• Extract to read:
--------------------

Moreover, the BBC’s local election coverage in that year did not deal with Wales in any way. As Professor King’s report said, “…of 37 BBC stories that dealt with devolved matters during the four weeks analysed… only one related to Wales”.

Tonight Anthony King will deliver the Royal Television Society lecture at the National Assembly’s Pierhead building in Cardiff Bay when he will revisit these issues.

In 2010 the Cardiff School of Journalism, Media and Cultural Studies School carried out some follow up work which revealed there has been a significant increase in the number of news items dedicated to the devolved nations on the BBC’s network news programmes. However, the report went on to say that these improvements were somewhat overshadowed by the continued problem of misleading and confusing coverage of devolved issues, such as health and education, where stories that only apply to England are reported as if they apply to the UK as a whole.

In my view, the most acute example of this, to date, has been the proposed health changes from the coalition government in Westminster. Time and again we saw reports on network news where only a passing mention was made to the fact that these proposals only applied in England.

In this I am not just singling out the BBC. Referring to the commercial broadcaster the School of Journalism report said, “…we found little evidence of enhanced or increased coverage of devolved issues” since Professor King’s original report in 2008.

In fact we have excellent news and political programming from BBC Wales and ITV Wales.  But sadly, when you look at viewing trends, with both channels’ flagship news programmes combined, at best they reach around a sixth of the population every night.

Moreover, the BBC’s ‘Delivering Quality First Agenda’ will see a cut to political programming on BBC Wales.  That is a cut to dedicated coverage of the National Assembly for Wales.

There is also continued uncertainty over ITV’s commitment to news in the regions and nations, with recent redundancies announced. There also seems hesitance, on their part, to support a Wales-only franchise, a move that I believe would put many of our minds at rest.

--------------------

• Problem to work on:
Answer these questions from the text on news coverage of devolved matters.
(a) Of the 37 BBC stories on devolved matters cited from Professor King's report, how many related to Wales?
(b) In which building will Anthony King deliver the Royal Television Society lecture?
(c) What will the BBC's 'Delivering Quality First Agenda' cut on BBC Wales?

--------------------

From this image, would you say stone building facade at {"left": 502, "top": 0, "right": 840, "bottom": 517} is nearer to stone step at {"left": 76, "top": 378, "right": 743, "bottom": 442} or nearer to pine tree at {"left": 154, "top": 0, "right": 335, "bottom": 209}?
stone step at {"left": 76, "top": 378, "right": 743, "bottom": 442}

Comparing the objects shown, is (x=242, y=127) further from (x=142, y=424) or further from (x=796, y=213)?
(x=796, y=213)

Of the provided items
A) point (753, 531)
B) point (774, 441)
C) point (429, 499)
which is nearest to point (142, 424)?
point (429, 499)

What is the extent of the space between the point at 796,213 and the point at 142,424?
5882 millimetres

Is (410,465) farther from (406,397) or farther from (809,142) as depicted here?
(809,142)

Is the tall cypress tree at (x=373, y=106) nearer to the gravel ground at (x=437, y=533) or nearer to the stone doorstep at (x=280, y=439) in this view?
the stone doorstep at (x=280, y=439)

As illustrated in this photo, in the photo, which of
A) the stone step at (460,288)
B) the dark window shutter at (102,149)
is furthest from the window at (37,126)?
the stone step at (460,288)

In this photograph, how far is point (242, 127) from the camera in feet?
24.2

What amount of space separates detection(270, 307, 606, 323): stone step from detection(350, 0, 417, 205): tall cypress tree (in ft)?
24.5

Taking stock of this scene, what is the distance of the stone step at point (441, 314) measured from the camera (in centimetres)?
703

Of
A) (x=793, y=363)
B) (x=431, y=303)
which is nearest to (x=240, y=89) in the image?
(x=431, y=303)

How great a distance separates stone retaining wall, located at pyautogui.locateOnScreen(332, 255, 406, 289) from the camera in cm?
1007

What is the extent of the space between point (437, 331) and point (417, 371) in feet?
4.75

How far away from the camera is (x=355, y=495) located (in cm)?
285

--------------------

• Answer below:
(a) Only one.
(b) The National Assembly's Pierhead building in Cardiff Bay.
(c) Political programming, which is dedicated coverage of the National Assembly for Wales.